▽

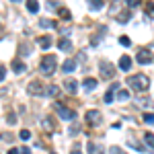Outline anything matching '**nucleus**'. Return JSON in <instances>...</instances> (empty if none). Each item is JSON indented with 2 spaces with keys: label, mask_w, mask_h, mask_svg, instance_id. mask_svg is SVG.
I'll return each mask as SVG.
<instances>
[{
  "label": "nucleus",
  "mask_w": 154,
  "mask_h": 154,
  "mask_svg": "<svg viewBox=\"0 0 154 154\" xmlns=\"http://www.w3.org/2000/svg\"><path fill=\"white\" fill-rule=\"evenodd\" d=\"M128 84H130V88L138 91V93H144V91L150 88V80H148V76H144V74H134V76H130V78H128Z\"/></svg>",
  "instance_id": "1"
},
{
  "label": "nucleus",
  "mask_w": 154,
  "mask_h": 154,
  "mask_svg": "<svg viewBox=\"0 0 154 154\" xmlns=\"http://www.w3.org/2000/svg\"><path fill=\"white\" fill-rule=\"evenodd\" d=\"M56 66H58V60H56V56H51V54L43 56L41 62H39V70H41L43 76H51L56 72Z\"/></svg>",
  "instance_id": "2"
},
{
  "label": "nucleus",
  "mask_w": 154,
  "mask_h": 154,
  "mask_svg": "<svg viewBox=\"0 0 154 154\" xmlns=\"http://www.w3.org/2000/svg\"><path fill=\"white\" fill-rule=\"evenodd\" d=\"M86 123H88L91 128L101 125V123H103V115H101V111H97V109H88V111H86Z\"/></svg>",
  "instance_id": "3"
},
{
  "label": "nucleus",
  "mask_w": 154,
  "mask_h": 154,
  "mask_svg": "<svg viewBox=\"0 0 154 154\" xmlns=\"http://www.w3.org/2000/svg\"><path fill=\"white\" fill-rule=\"evenodd\" d=\"M27 93L31 97L41 95V93H45V86H43V82H39V80H31V82L27 84Z\"/></svg>",
  "instance_id": "4"
},
{
  "label": "nucleus",
  "mask_w": 154,
  "mask_h": 154,
  "mask_svg": "<svg viewBox=\"0 0 154 154\" xmlns=\"http://www.w3.org/2000/svg\"><path fill=\"white\" fill-rule=\"evenodd\" d=\"M56 109H58V115L62 119H66V121H70V119H76V113L72 111V109H68V107H64L62 103H56Z\"/></svg>",
  "instance_id": "5"
},
{
  "label": "nucleus",
  "mask_w": 154,
  "mask_h": 154,
  "mask_svg": "<svg viewBox=\"0 0 154 154\" xmlns=\"http://www.w3.org/2000/svg\"><path fill=\"white\" fill-rule=\"evenodd\" d=\"M136 60H138L140 64H150V62H154V56H152L150 49H140L138 56H136Z\"/></svg>",
  "instance_id": "6"
},
{
  "label": "nucleus",
  "mask_w": 154,
  "mask_h": 154,
  "mask_svg": "<svg viewBox=\"0 0 154 154\" xmlns=\"http://www.w3.org/2000/svg\"><path fill=\"white\" fill-rule=\"evenodd\" d=\"M101 76H103V78H113V76H115V68H113L109 62H103V64H101Z\"/></svg>",
  "instance_id": "7"
},
{
  "label": "nucleus",
  "mask_w": 154,
  "mask_h": 154,
  "mask_svg": "<svg viewBox=\"0 0 154 154\" xmlns=\"http://www.w3.org/2000/svg\"><path fill=\"white\" fill-rule=\"evenodd\" d=\"M64 88H66L70 95H76V93H78V82H76L74 78H66V80H64Z\"/></svg>",
  "instance_id": "8"
},
{
  "label": "nucleus",
  "mask_w": 154,
  "mask_h": 154,
  "mask_svg": "<svg viewBox=\"0 0 154 154\" xmlns=\"http://www.w3.org/2000/svg\"><path fill=\"white\" fill-rule=\"evenodd\" d=\"M119 68L123 72H128L131 68V58L130 56H121V58H119Z\"/></svg>",
  "instance_id": "9"
},
{
  "label": "nucleus",
  "mask_w": 154,
  "mask_h": 154,
  "mask_svg": "<svg viewBox=\"0 0 154 154\" xmlns=\"http://www.w3.org/2000/svg\"><path fill=\"white\" fill-rule=\"evenodd\" d=\"M11 66H12V72H14V74H23L25 72V64L21 62V60H14Z\"/></svg>",
  "instance_id": "10"
},
{
  "label": "nucleus",
  "mask_w": 154,
  "mask_h": 154,
  "mask_svg": "<svg viewBox=\"0 0 154 154\" xmlns=\"http://www.w3.org/2000/svg\"><path fill=\"white\" fill-rule=\"evenodd\" d=\"M58 48L62 49V51H70V49H72V41H70V39H60Z\"/></svg>",
  "instance_id": "11"
},
{
  "label": "nucleus",
  "mask_w": 154,
  "mask_h": 154,
  "mask_svg": "<svg viewBox=\"0 0 154 154\" xmlns=\"http://www.w3.org/2000/svg\"><path fill=\"white\" fill-rule=\"evenodd\" d=\"M82 86L86 88V91H95V88H97V80H95V78H84Z\"/></svg>",
  "instance_id": "12"
},
{
  "label": "nucleus",
  "mask_w": 154,
  "mask_h": 154,
  "mask_svg": "<svg viewBox=\"0 0 154 154\" xmlns=\"http://www.w3.org/2000/svg\"><path fill=\"white\" fill-rule=\"evenodd\" d=\"M41 128L45 131H54V121H51V117H43L41 119Z\"/></svg>",
  "instance_id": "13"
},
{
  "label": "nucleus",
  "mask_w": 154,
  "mask_h": 154,
  "mask_svg": "<svg viewBox=\"0 0 154 154\" xmlns=\"http://www.w3.org/2000/svg\"><path fill=\"white\" fill-rule=\"evenodd\" d=\"M62 70L64 72H74L76 70V62H74V60H66L64 66H62Z\"/></svg>",
  "instance_id": "14"
},
{
  "label": "nucleus",
  "mask_w": 154,
  "mask_h": 154,
  "mask_svg": "<svg viewBox=\"0 0 154 154\" xmlns=\"http://www.w3.org/2000/svg\"><path fill=\"white\" fill-rule=\"evenodd\" d=\"M88 8L91 11H101L103 8V0H88Z\"/></svg>",
  "instance_id": "15"
},
{
  "label": "nucleus",
  "mask_w": 154,
  "mask_h": 154,
  "mask_svg": "<svg viewBox=\"0 0 154 154\" xmlns=\"http://www.w3.org/2000/svg\"><path fill=\"white\" fill-rule=\"evenodd\" d=\"M39 45H41L43 49H48L49 45H51V37H49V35H43V37H39Z\"/></svg>",
  "instance_id": "16"
},
{
  "label": "nucleus",
  "mask_w": 154,
  "mask_h": 154,
  "mask_svg": "<svg viewBox=\"0 0 154 154\" xmlns=\"http://www.w3.org/2000/svg\"><path fill=\"white\" fill-rule=\"evenodd\" d=\"M45 95H48V97H58L60 95V88L56 86V84H51V86L45 88Z\"/></svg>",
  "instance_id": "17"
},
{
  "label": "nucleus",
  "mask_w": 154,
  "mask_h": 154,
  "mask_svg": "<svg viewBox=\"0 0 154 154\" xmlns=\"http://www.w3.org/2000/svg\"><path fill=\"white\" fill-rule=\"evenodd\" d=\"M27 8H29V12H37L39 11V2L37 0H27Z\"/></svg>",
  "instance_id": "18"
},
{
  "label": "nucleus",
  "mask_w": 154,
  "mask_h": 154,
  "mask_svg": "<svg viewBox=\"0 0 154 154\" xmlns=\"http://www.w3.org/2000/svg\"><path fill=\"white\" fill-rule=\"evenodd\" d=\"M128 99H130V91H128V88L117 91V101H128Z\"/></svg>",
  "instance_id": "19"
},
{
  "label": "nucleus",
  "mask_w": 154,
  "mask_h": 154,
  "mask_svg": "<svg viewBox=\"0 0 154 154\" xmlns=\"http://www.w3.org/2000/svg\"><path fill=\"white\" fill-rule=\"evenodd\" d=\"M144 140H146V144H148L150 148H154V134L152 131H146V134H144Z\"/></svg>",
  "instance_id": "20"
},
{
  "label": "nucleus",
  "mask_w": 154,
  "mask_h": 154,
  "mask_svg": "<svg viewBox=\"0 0 154 154\" xmlns=\"http://www.w3.org/2000/svg\"><path fill=\"white\" fill-rule=\"evenodd\" d=\"M86 148H88V154H103L99 146H95V144H91V142H88V146H86Z\"/></svg>",
  "instance_id": "21"
},
{
  "label": "nucleus",
  "mask_w": 154,
  "mask_h": 154,
  "mask_svg": "<svg viewBox=\"0 0 154 154\" xmlns=\"http://www.w3.org/2000/svg\"><path fill=\"white\" fill-rule=\"evenodd\" d=\"M60 17H62V19H64V21H70V11H68V8H60Z\"/></svg>",
  "instance_id": "22"
},
{
  "label": "nucleus",
  "mask_w": 154,
  "mask_h": 154,
  "mask_svg": "<svg viewBox=\"0 0 154 154\" xmlns=\"http://www.w3.org/2000/svg\"><path fill=\"white\" fill-rule=\"evenodd\" d=\"M19 138H21L23 142H27V140L31 138V131H29V130H23V131H21V134H19Z\"/></svg>",
  "instance_id": "23"
},
{
  "label": "nucleus",
  "mask_w": 154,
  "mask_h": 154,
  "mask_svg": "<svg viewBox=\"0 0 154 154\" xmlns=\"http://www.w3.org/2000/svg\"><path fill=\"white\" fill-rule=\"evenodd\" d=\"M103 101H105L107 105H109V103H113V101H115V99H113V93H111V91H109V93H105V97H103Z\"/></svg>",
  "instance_id": "24"
},
{
  "label": "nucleus",
  "mask_w": 154,
  "mask_h": 154,
  "mask_svg": "<svg viewBox=\"0 0 154 154\" xmlns=\"http://www.w3.org/2000/svg\"><path fill=\"white\" fill-rule=\"evenodd\" d=\"M39 25H41L43 29H49V27H54V23H51V21H48V19H41V21H39Z\"/></svg>",
  "instance_id": "25"
},
{
  "label": "nucleus",
  "mask_w": 154,
  "mask_h": 154,
  "mask_svg": "<svg viewBox=\"0 0 154 154\" xmlns=\"http://www.w3.org/2000/svg\"><path fill=\"white\" fill-rule=\"evenodd\" d=\"M117 21H119V23H128V21H130V12H125V14H119Z\"/></svg>",
  "instance_id": "26"
},
{
  "label": "nucleus",
  "mask_w": 154,
  "mask_h": 154,
  "mask_svg": "<svg viewBox=\"0 0 154 154\" xmlns=\"http://www.w3.org/2000/svg\"><path fill=\"white\" fill-rule=\"evenodd\" d=\"M144 121L152 125V123H154V113H146V115H144Z\"/></svg>",
  "instance_id": "27"
},
{
  "label": "nucleus",
  "mask_w": 154,
  "mask_h": 154,
  "mask_svg": "<svg viewBox=\"0 0 154 154\" xmlns=\"http://www.w3.org/2000/svg\"><path fill=\"white\" fill-rule=\"evenodd\" d=\"M125 4H128L130 8H136V6L140 4V0H125Z\"/></svg>",
  "instance_id": "28"
},
{
  "label": "nucleus",
  "mask_w": 154,
  "mask_h": 154,
  "mask_svg": "<svg viewBox=\"0 0 154 154\" xmlns=\"http://www.w3.org/2000/svg\"><path fill=\"white\" fill-rule=\"evenodd\" d=\"M138 103H140V105H144V107H152V101H150V99H142V101L138 99Z\"/></svg>",
  "instance_id": "29"
},
{
  "label": "nucleus",
  "mask_w": 154,
  "mask_h": 154,
  "mask_svg": "<svg viewBox=\"0 0 154 154\" xmlns=\"http://www.w3.org/2000/svg\"><path fill=\"white\" fill-rule=\"evenodd\" d=\"M146 12L154 17V4H152V2H148V4H146Z\"/></svg>",
  "instance_id": "30"
},
{
  "label": "nucleus",
  "mask_w": 154,
  "mask_h": 154,
  "mask_svg": "<svg viewBox=\"0 0 154 154\" xmlns=\"http://www.w3.org/2000/svg\"><path fill=\"white\" fill-rule=\"evenodd\" d=\"M6 121H8L11 125H14V123H17V117H14L12 113H8V115H6Z\"/></svg>",
  "instance_id": "31"
},
{
  "label": "nucleus",
  "mask_w": 154,
  "mask_h": 154,
  "mask_svg": "<svg viewBox=\"0 0 154 154\" xmlns=\"http://www.w3.org/2000/svg\"><path fill=\"white\" fill-rule=\"evenodd\" d=\"M119 43L121 45H130L131 41H130V37H119Z\"/></svg>",
  "instance_id": "32"
},
{
  "label": "nucleus",
  "mask_w": 154,
  "mask_h": 154,
  "mask_svg": "<svg viewBox=\"0 0 154 154\" xmlns=\"http://www.w3.org/2000/svg\"><path fill=\"white\" fill-rule=\"evenodd\" d=\"M78 131H80V128H78V125H72V128H70V134H72V136H76Z\"/></svg>",
  "instance_id": "33"
},
{
  "label": "nucleus",
  "mask_w": 154,
  "mask_h": 154,
  "mask_svg": "<svg viewBox=\"0 0 154 154\" xmlns=\"http://www.w3.org/2000/svg\"><path fill=\"white\" fill-rule=\"evenodd\" d=\"M0 78H2V80L6 78V68H4V66H0Z\"/></svg>",
  "instance_id": "34"
},
{
  "label": "nucleus",
  "mask_w": 154,
  "mask_h": 154,
  "mask_svg": "<svg viewBox=\"0 0 154 154\" xmlns=\"http://www.w3.org/2000/svg\"><path fill=\"white\" fill-rule=\"evenodd\" d=\"M21 154H31V150L29 148H21Z\"/></svg>",
  "instance_id": "35"
},
{
  "label": "nucleus",
  "mask_w": 154,
  "mask_h": 154,
  "mask_svg": "<svg viewBox=\"0 0 154 154\" xmlns=\"http://www.w3.org/2000/svg\"><path fill=\"white\" fill-rule=\"evenodd\" d=\"M8 154H21V152H19V150H14V148H11V150H8Z\"/></svg>",
  "instance_id": "36"
},
{
  "label": "nucleus",
  "mask_w": 154,
  "mask_h": 154,
  "mask_svg": "<svg viewBox=\"0 0 154 154\" xmlns=\"http://www.w3.org/2000/svg\"><path fill=\"white\" fill-rule=\"evenodd\" d=\"M72 154H82V152L80 150H72Z\"/></svg>",
  "instance_id": "37"
},
{
  "label": "nucleus",
  "mask_w": 154,
  "mask_h": 154,
  "mask_svg": "<svg viewBox=\"0 0 154 154\" xmlns=\"http://www.w3.org/2000/svg\"><path fill=\"white\" fill-rule=\"evenodd\" d=\"M11 2H21V0H11Z\"/></svg>",
  "instance_id": "38"
},
{
  "label": "nucleus",
  "mask_w": 154,
  "mask_h": 154,
  "mask_svg": "<svg viewBox=\"0 0 154 154\" xmlns=\"http://www.w3.org/2000/svg\"><path fill=\"white\" fill-rule=\"evenodd\" d=\"M51 154H58V152H51Z\"/></svg>",
  "instance_id": "39"
}]
</instances>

△

Short problem :: Rewrite the data from its start through the line containing "109H58V115L62 119H66V121H70V119H76V113L72 111V109H68V107H64L62", replacing "instance_id" with "object_id" and changing nothing else. Omit the pictures.

Result of the task ::
Outline anything matching '**nucleus**'. Return JSON in <instances>...</instances> (empty if none). Each item is JSON indented with 2 spaces with keys: label, mask_w, mask_h, mask_svg, object_id. mask_svg is SVG.
I'll return each mask as SVG.
<instances>
[{
  "label": "nucleus",
  "mask_w": 154,
  "mask_h": 154,
  "mask_svg": "<svg viewBox=\"0 0 154 154\" xmlns=\"http://www.w3.org/2000/svg\"><path fill=\"white\" fill-rule=\"evenodd\" d=\"M128 84H130V88L138 91V93H144V91L150 88V80H148V76H144V74H134V76H130V78H128Z\"/></svg>",
  "object_id": "1"
},
{
  "label": "nucleus",
  "mask_w": 154,
  "mask_h": 154,
  "mask_svg": "<svg viewBox=\"0 0 154 154\" xmlns=\"http://www.w3.org/2000/svg\"><path fill=\"white\" fill-rule=\"evenodd\" d=\"M56 66H58V60H56V56H51V54L43 56L41 62H39V70H41L43 76H51L56 72Z\"/></svg>",
  "object_id": "2"
},
{
  "label": "nucleus",
  "mask_w": 154,
  "mask_h": 154,
  "mask_svg": "<svg viewBox=\"0 0 154 154\" xmlns=\"http://www.w3.org/2000/svg\"><path fill=\"white\" fill-rule=\"evenodd\" d=\"M86 123H88L91 128L101 125V123H103V115H101V111H97V109H88V111H86Z\"/></svg>",
  "object_id": "3"
},
{
  "label": "nucleus",
  "mask_w": 154,
  "mask_h": 154,
  "mask_svg": "<svg viewBox=\"0 0 154 154\" xmlns=\"http://www.w3.org/2000/svg\"><path fill=\"white\" fill-rule=\"evenodd\" d=\"M27 93L31 97L41 95V93H45V86H43V82H39V80H31V82L27 84Z\"/></svg>",
  "object_id": "4"
},
{
  "label": "nucleus",
  "mask_w": 154,
  "mask_h": 154,
  "mask_svg": "<svg viewBox=\"0 0 154 154\" xmlns=\"http://www.w3.org/2000/svg\"><path fill=\"white\" fill-rule=\"evenodd\" d=\"M56 109H58V115L62 119H66V121H70V119H76V113L72 111V109H68V107H64L62 103H56Z\"/></svg>",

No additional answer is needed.